L’altro giorno stavo chiacchierando con un bravo responsabile di punto vendita di un’insegna milanese. L’argomento erano le difficoltà a motivare la squadra di questi tempi, i giovani che faticano ad accettare questo tipo di lavoro come mai in passato e la presenza di dimissioni più marcate rispetto a qualche tempo fa. Lamentava che il cosiddetto “cliente interno” non fosse affatto una priorità da gestire per nessuno. Al di là dei proclami delle singole insegne. Una sua battuta mi ha fatto però riflettere. In tempi di inflazione, di rinnovi di contratto nazionale rinviati, di congruità o meno dei salari non c’è molta sobrietà nelle dichiarazioni delle insegne stesse. Capisco l’esigenza di molti manager o piccoli imprenditori di veder confermato il loro ottimo lavoro sottolineando i risultati 2022 e le premesse 2023 come titolo di merito personale o delle loro squadre. In tempi di inflazione occorrerebbe non dimenticare mai il contesto economico sociale nel quale quei risultati vengono raggiunti. “Clienti interni” e dinamiche economiche e politiche del Paese compresi.
C’è in atto un braccio di ferro con la filiera a monte sulle responsabilità degli aumenti dei prezzi, c’è un’interlocuzione con il Governo per ottenere qualche utile sostegno in tema di riduzione del cuneo fiscale, i consumatori sono perplessi e indecisi con chi prendersela per gli aumenti e il comparto è sotto attacco per la sua evidente insensibilità sociale. In questo contesto sottovalutare il proprio ruolo e le conseguenti responsabilità nei confronti dei propri collaboratori non segnala lungimiranza. Difficile tenere su due piani distinti i propri risultati e la tutela dei propri clienti da una parte con le conseguenze economiche che coinvolgono l’insieme dei propri collaboratori.

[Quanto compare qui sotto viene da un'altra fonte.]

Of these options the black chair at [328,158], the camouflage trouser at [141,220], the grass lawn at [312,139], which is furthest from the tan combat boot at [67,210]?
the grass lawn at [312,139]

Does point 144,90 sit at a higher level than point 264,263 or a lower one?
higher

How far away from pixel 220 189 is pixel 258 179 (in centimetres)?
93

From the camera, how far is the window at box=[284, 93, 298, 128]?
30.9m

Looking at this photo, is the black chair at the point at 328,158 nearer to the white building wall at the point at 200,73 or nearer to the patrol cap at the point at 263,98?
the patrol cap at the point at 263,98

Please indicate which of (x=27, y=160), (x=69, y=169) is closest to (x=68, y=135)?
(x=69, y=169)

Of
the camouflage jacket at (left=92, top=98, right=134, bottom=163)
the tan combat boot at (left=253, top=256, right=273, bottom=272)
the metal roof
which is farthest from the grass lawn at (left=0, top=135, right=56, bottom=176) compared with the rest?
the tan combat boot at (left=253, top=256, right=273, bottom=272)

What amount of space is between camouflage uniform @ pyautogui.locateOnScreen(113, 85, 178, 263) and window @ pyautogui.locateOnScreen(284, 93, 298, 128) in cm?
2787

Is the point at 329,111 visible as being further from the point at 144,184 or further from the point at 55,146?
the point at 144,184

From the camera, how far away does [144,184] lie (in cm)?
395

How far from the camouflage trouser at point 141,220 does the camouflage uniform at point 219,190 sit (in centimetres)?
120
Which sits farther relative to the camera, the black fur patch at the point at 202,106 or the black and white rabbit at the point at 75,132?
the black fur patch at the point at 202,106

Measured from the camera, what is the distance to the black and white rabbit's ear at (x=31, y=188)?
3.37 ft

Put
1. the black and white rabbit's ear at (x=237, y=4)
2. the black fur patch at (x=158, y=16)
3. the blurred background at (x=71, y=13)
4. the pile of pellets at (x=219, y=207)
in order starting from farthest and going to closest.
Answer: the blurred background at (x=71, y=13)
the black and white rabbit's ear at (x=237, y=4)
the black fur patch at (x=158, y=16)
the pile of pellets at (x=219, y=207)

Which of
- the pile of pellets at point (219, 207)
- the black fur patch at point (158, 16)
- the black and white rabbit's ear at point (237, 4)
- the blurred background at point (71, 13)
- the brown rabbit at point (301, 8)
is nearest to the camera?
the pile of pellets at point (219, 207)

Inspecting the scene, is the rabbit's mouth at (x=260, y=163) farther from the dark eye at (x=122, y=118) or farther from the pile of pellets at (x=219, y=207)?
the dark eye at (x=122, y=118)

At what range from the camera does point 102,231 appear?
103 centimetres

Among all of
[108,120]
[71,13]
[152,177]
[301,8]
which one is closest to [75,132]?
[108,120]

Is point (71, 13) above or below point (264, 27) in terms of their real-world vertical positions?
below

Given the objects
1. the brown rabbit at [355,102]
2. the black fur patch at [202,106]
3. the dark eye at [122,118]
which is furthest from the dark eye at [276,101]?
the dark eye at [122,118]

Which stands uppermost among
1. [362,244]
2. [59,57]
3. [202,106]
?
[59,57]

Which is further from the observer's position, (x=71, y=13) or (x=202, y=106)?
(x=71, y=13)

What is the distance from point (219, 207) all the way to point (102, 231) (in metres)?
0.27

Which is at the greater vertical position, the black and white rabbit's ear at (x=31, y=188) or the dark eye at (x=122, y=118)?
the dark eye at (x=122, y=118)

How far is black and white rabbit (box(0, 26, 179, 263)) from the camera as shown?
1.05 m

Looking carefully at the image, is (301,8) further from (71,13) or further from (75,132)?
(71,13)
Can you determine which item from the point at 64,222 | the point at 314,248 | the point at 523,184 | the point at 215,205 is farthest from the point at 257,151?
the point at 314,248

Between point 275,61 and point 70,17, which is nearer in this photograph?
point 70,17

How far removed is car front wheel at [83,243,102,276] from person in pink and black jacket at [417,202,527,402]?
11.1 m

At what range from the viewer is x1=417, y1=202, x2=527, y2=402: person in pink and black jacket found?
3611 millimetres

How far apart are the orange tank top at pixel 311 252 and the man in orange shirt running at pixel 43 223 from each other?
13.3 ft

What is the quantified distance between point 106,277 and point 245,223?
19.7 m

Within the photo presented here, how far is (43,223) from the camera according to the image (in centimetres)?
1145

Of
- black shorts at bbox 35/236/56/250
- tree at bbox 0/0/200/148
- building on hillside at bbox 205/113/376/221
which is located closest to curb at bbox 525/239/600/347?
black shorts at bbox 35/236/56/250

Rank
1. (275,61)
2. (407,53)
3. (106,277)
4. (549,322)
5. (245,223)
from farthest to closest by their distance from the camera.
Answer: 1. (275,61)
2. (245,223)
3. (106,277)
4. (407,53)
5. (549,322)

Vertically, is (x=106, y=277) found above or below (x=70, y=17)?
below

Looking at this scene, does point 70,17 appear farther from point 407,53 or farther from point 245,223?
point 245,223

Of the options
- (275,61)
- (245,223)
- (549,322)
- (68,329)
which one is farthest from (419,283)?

Seppure nelle stime preliminari, nel mese di giugno 2023, l’indice nazionale dei prezzi al consumo registra una variazione nulla su base mensile e un aumento del 6,4% su base annua, da +7,6% del mese precedente, la situazione è ben evidenziata dal recente lavoro del Centro Studi di Confindustria. Il costo dei generi alimentari è salito dell’11,4% medio (26% nel quintile più basso) mentre quello dei ristoranti del 6,5% (dato Centro Studi Confindustria https://bit.ly/3NrI4fp). Si segnala una forte riduzione della spesa delle famiglie: -3,7% nel 2022 e -8,7% nel quarto trimestre del 2022 rispetto al primo del 2021. Una “zavorra” per i consumi totali, considerando che la spesa alimentare vale il 14% di quella complessiva, seconda solamente a quelle per l’abitazione (comprensiva di bollette). Si può ipotizzare anche un effetto reddito, con le famiglie meno abbienti che hanno accumulato meno risparmi e ora subiscono una maggiore erosione del reddito reale, con un impatto soprattutto sui consumi alimentari.
La corda potrebbe spezzarsi presto e la percezione generale gioca tutta a sfavore del comparto. Carlo Bonomi, Presidente di Confindustria, lo ha appena dichiarato. “la manifattura ha visto il MOL diminuire del 5% dal 2019 ma i salari sono cresciuti del 5%. Il disequilibrio viene dal Commercio e dal comparto delle costruzioni.” Ovviamente quando si parla di Commercio in generale, la Grande Distribuzione è la prima a finire sul banco degli accusati visto che il piccolo commercio, la ristorazione e il turismo durante la pandemia hanno preso una serie di “sberle” che, comunque andranno le cose, cambieranno i connotati di quei settori.